Wednesday, December 11, 2013

IASB Oversight Body Takes Issue with Maystadt Report on How to Increase E.U. Involvement in IFRS Standard Setting

The oversight body of the IASB said that recommendations by the Maystadt Report to give the E.U. more say in IFRs standard setting could further lengthen what are already very lengthy procedures and incorrectly stated that the IASB is overly influenced by US GAAP. The central theme of the report is to transform the European Financial Reporting Advisory Group (EFRAG) into a vehicle for enhancing E.U. influence on international accounting standard setting. For example, the report wants EFRAG to request the IASB to have longer comment periods on consultative documents, noted the IFRS Foundation, when the IASB already has an extensive due process, which was revised earlier this year following a consultation with all global constituents. 

In its statement, the IFRS Foundation said that their global constituents can meet the IASB’s comment deadlines and would not wish to see them being extended to meet a request from Europe.

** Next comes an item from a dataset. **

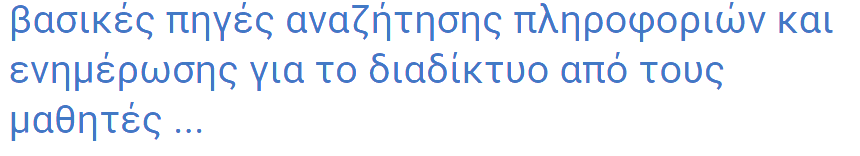 Σχολείο Εκπαιδευτικούς Φίλους Εμπλεκόμενους φορείς ΜΜΕ Αδέλφια Δεν ενημερώνονται Διαδίκτυο Πάροχοι υπηρεσιών διαδικτύου Άλλες πηγές Ως πηγή αναζήτησης πληροφοριών και ενημέρωσης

Further, it would considerably hinder the IASB’s ability to operate efficiently if it agreed to an EFRAG request for even longer comment periods. The IASB is acutely conscious of the fact that it takes years to develop a new IFRS and, noted the Foundation, is looking to reduce the time taken, rather than providing further extensions and thereby slowing down the process even more.

Influence of US GAAP. The IFRS Foundation disputed the idea that U.S. influence is overstated. The report’s reference to the IASB continuing to acknowledge the major influence of FASB positions is not an accurate characterization. During the IFRS-GAAP convergence projects with FASB, the IASB maintained its independent voice, even when working with FASB, on issues on which it has taken a different view that was based on the merits of the issue at stake. This is demonstrated by the fact that there remain differences between IFRS and US GAAP, for example in the treatments relating to the offsetting of financial instruments and the definition of control that is the basis for consolidation.

Further, the worldwide spread of IFRSs made it more appropriate for the IASB to adopt a new strategy and to move to a multilateral engagement with FASB and other national standard-setters and regional bodies. The wording in the Maystadt Report does not acknowledge this fact. The shift to a multilateral approach is most notably demonstrated by the establishment of the Accounting Standards Advisory Forum, on which 3 of the 12 members come from the EU (plus one at large member , the UK), and 3 from the Americas (representing the US, Canada and the Group of Latin American Standard-Setters, GLASS).

Financial stability. The IFRS Foundation also rejected the idea of introducing financial stability and economic development standards into IFRS. Accounting standards should not be “instrumentalized” with a view to hiding or twisting the objective representation of the situation and the performance of businesses. While the IFRS Foundation supports the goals of financial stability and economic growth, IFRS can best make a contribution to both by providing transparency to the capital markets. The idea is based on an ongoing misunderstanding as to the purpose of general financial reporting, and about its limitations, and how it interacts with financial stability.



FCAG. The report of the Financial Crisis Advisory Group set out the real situation and how both accounting standard-setters and prudential regulators serve the public interest in accordance with their respective missions. The FCAG emphasized that financial reporting, by providing only a snapshot in time of the economic situation and performance, cannot provide perfect insight into the effects of macroeconomic developments. However, what it does do is provide as unbiased and relevant information as possible about the economic performance and condition of businesses in a way that provides confidence to investors and other capital market participants in the transparency and integrity of that information.